Et de deux ! Après la Haute-Marne, c’est au tour du département de Seine-et-Marne de repasser 500 km de ses routes - 490 exactement - à 90 km/h. La mise en place devrait commencer fin mars 2020. C’est une première étape, puisque d’autres tronçons devraient suivre.

Mesure impopulaire
« Depuis le passage en force du gouvernement sur ce sujet, nous avions dénoncé une mesure qui pénalisait les usagers de la route, en particulier les Seine-et-Marnais qui ne bénéficient pas d’un réseau de transports public dense », rappelle Patrick Septiers, président (UDI) du conseil départemental dans un communiqué.
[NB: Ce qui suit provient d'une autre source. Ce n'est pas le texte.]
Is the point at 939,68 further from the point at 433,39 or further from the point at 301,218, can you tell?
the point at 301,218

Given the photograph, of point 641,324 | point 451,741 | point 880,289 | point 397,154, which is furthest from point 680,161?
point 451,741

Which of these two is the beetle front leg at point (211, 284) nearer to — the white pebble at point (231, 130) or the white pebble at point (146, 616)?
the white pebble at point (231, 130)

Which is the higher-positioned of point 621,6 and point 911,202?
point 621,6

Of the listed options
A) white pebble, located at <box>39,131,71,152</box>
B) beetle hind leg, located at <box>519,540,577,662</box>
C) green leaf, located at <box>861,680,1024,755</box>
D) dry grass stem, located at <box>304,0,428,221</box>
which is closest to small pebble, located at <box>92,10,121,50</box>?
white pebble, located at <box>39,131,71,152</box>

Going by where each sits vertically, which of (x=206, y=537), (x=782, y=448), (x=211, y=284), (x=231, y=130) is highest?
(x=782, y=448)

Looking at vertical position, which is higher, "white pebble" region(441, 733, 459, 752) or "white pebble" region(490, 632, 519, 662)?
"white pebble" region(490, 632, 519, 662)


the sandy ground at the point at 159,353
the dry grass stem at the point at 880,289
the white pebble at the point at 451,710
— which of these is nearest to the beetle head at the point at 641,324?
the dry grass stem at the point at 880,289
Une décision qui a été murement réfléchie puisque le département explique avoir mené une étude « prenant en compte l’accidentologie, le type de trafic, les vitesses constatées, la configuration de la chaussée, l’environnement ».

Pour rappel, l’abaissement de la vitesse à 80 km/h, avait été décidé le 9 janvier 2018 par le gouvernement, et mis en place dès le 1er juillet 2018.
Une mesure très contestée à l’époque, notamment par la Fédération française des motards en colère (FFMC) qui avait pris la tête de la contestation et appelé les motards à se mobiliser en organisant des centaines de manifestations. La FFMC avait ensuite rejoint le Comité indépendant d’évaluation des 80 km/h, créé à l’initiative de 40 millions d’automobilistes, afin d’analyser le bien-fondé d’une telle mesure.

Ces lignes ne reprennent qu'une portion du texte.